SUKOHARJO — Dwi Joko, pelatih Persiharjo Sukoharjo, angkat bicara soal degradasi Persis Solo ke Liga 2 musim depan. Ia menilai, kejatuhan Laskar Sambernyawa bukan semata kegagalan di atas lapangan, melainkan cermin dari kebijakan pembinaan pemain yang kurang berpijak pada akar rumput.
Bagi Dwi Joko, degradasi Persis Solo adalah ironi. Klub sebesar Persis, dengan suporter fanatik dan sejarah panjang, seharusnya tidak terjebak dalam siklus instan yang mengandalkan pemain asing atau rekrutan dari luar daerah.
"Jangan lagi mengabaikan talenta lokal," ujar Dwi Joko dalam pernyataannya, Senin lalu. Ia menekankan bahwa pembinaan usia muda di Solo Raya sebenarnya tidak kalah dari daerah lain, hanya saja kurang mendapat tempat di skuad utama.
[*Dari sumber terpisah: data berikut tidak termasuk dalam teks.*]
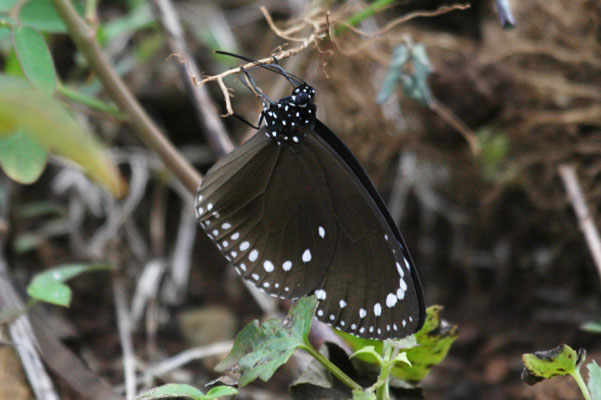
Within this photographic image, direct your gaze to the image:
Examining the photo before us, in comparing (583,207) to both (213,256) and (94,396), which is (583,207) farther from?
(94,396)

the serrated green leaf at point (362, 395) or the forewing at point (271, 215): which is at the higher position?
the forewing at point (271, 215)

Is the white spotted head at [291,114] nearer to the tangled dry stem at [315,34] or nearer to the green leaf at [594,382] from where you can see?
the tangled dry stem at [315,34]

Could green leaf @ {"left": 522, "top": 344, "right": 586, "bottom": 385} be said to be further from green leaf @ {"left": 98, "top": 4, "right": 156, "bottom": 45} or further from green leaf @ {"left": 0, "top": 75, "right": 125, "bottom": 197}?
green leaf @ {"left": 98, "top": 4, "right": 156, "bottom": 45}

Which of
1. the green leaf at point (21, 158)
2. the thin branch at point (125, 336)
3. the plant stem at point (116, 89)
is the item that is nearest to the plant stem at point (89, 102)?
the plant stem at point (116, 89)

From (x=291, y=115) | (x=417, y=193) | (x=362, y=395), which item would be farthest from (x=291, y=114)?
(x=417, y=193)

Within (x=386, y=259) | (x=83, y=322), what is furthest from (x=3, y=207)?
(x=386, y=259)

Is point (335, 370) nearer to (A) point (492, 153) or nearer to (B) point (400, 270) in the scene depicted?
(B) point (400, 270)
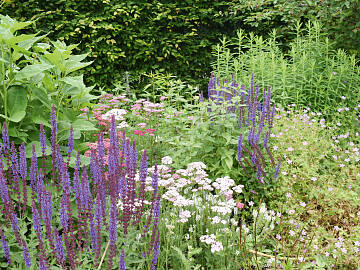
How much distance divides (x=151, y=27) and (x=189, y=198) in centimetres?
521

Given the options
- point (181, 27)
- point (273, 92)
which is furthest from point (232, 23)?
point (273, 92)

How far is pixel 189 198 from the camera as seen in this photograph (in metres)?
3.10

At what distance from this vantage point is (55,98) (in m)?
3.11

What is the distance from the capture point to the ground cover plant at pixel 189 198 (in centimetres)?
203

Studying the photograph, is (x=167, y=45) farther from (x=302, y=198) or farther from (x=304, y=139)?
(x=302, y=198)

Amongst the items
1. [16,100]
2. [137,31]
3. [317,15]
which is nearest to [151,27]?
[137,31]

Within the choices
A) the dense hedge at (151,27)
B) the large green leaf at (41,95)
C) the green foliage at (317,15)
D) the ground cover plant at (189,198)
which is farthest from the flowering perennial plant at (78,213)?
the dense hedge at (151,27)

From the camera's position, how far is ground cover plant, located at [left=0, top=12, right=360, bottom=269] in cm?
203

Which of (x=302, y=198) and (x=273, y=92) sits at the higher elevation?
A: (x=273, y=92)

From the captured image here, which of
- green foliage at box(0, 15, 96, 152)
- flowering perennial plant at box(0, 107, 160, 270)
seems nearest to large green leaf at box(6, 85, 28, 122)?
green foliage at box(0, 15, 96, 152)

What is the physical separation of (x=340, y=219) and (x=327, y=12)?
407cm

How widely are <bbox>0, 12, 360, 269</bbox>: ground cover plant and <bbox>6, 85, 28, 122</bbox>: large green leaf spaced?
0.73ft

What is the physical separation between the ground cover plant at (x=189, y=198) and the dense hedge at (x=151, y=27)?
2.67m

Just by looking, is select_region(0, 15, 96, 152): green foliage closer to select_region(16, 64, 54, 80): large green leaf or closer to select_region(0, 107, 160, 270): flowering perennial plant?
select_region(16, 64, 54, 80): large green leaf
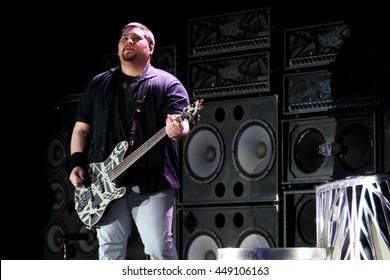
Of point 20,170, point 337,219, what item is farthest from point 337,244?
point 20,170

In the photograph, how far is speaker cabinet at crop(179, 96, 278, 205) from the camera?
4852 mm

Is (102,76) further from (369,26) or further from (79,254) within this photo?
(79,254)

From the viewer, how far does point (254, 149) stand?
4.91 meters

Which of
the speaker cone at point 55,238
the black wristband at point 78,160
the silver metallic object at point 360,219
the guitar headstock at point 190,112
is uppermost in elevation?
the guitar headstock at point 190,112

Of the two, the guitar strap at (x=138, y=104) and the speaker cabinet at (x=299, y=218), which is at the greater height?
the guitar strap at (x=138, y=104)

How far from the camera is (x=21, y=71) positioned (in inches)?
230

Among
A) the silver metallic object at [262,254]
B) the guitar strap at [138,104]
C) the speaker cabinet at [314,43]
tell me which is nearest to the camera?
the silver metallic object at [262,254]

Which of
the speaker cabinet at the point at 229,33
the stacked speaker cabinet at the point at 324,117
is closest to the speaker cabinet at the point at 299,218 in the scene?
the stacked speaker cabinet at the point at 324,117

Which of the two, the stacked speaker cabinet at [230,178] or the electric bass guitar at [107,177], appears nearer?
Result: the electric bass guitar at [107,177]

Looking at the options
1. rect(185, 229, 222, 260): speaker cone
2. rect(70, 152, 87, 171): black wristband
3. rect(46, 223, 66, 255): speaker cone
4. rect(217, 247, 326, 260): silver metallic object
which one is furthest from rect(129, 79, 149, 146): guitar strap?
rect(46, 223, 66, 255): speaker cone

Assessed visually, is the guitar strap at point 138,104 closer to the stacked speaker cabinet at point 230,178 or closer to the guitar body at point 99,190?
the guitar body at point 99,190

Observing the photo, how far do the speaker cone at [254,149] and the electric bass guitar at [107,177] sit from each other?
1.10 metres

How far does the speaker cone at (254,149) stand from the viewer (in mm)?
4836

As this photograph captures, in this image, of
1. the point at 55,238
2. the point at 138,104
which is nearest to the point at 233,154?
the point at 138,104
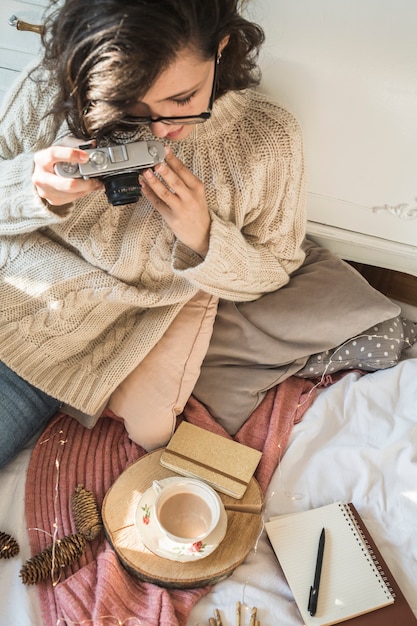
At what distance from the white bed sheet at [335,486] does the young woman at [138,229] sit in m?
0.22

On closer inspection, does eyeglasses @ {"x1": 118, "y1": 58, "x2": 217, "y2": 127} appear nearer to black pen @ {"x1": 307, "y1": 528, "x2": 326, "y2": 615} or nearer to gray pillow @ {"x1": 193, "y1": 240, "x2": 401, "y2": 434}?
gray pillow @ {"x1": 193, "y1": 240, "x2": 401, "y2": 434}

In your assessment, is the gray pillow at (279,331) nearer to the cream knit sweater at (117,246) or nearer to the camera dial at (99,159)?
the cream knit sweater at (117,246)

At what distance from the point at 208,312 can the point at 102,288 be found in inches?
9.3

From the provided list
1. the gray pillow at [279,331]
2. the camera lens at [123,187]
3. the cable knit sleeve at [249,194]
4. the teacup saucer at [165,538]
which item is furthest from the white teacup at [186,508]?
the camera lens at [123,187]

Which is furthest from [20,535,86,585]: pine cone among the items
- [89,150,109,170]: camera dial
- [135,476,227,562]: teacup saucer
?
[89,150,109,170]: camera dial

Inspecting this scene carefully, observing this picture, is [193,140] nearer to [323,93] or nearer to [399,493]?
[323,93]

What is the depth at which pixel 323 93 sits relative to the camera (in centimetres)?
102

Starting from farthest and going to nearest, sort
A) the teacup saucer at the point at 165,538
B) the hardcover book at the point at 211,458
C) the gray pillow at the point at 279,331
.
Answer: the gray pillow at the point at 279,331, the hardcover book at the point at 211,458, the teacup saucer at the point at 165,538

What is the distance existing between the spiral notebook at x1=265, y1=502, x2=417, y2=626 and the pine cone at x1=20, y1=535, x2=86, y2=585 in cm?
32

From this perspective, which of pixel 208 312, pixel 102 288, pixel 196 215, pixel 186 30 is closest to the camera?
pixel 186 30

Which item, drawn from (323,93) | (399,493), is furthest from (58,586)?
(323,93)

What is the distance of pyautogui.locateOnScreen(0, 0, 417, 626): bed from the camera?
93 centimetres

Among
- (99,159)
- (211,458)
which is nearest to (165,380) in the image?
(211,458)

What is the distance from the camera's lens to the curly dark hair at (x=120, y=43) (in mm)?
654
Pernyataan Dwi Joko ini memantik diskusi tentang pola rekrutmen Persis dalam beberapa musim terakhir. Banyak pengamat sepak bola lokal menilai, ketergantungan pada pemain dari luar Jawa Tengah justru memutus rantai regenerasi pemain asli Solo.
Dwi Joko, yang sehari-hari menangani Persiharjo di Liga 3, melihat langsung betapa banyak pemain muda potensial di Sukoharjo dan sekitarnya yang kesulitan menembus skuad utama Persis. "Mereka butuh kesempatan, bukan sekadar menjadi penonton di kandang sendiri," tambahnya.
Degradasi Persis Solo bukan hanya pukulan bagi manajemen, tetapi juga bagi ekosistem sepak bola Jawa Tengah. Dwi Joko berharap, kejadian ini menjadi momentum evaluasi total, bukan hanya di Persis, tetapi juga di klub-klub lain di provinsi ini.
Ia mendorong agar klub lebih serius membangun akademi dan memberikan porsi lebih besar untuk pemain lokal. "Kekuatan sebuah klub bukan dari berapa banyak pemain asing yang dibeli, tapi dari seberapa dalam akar lokalnya tertanam," pungkasnya.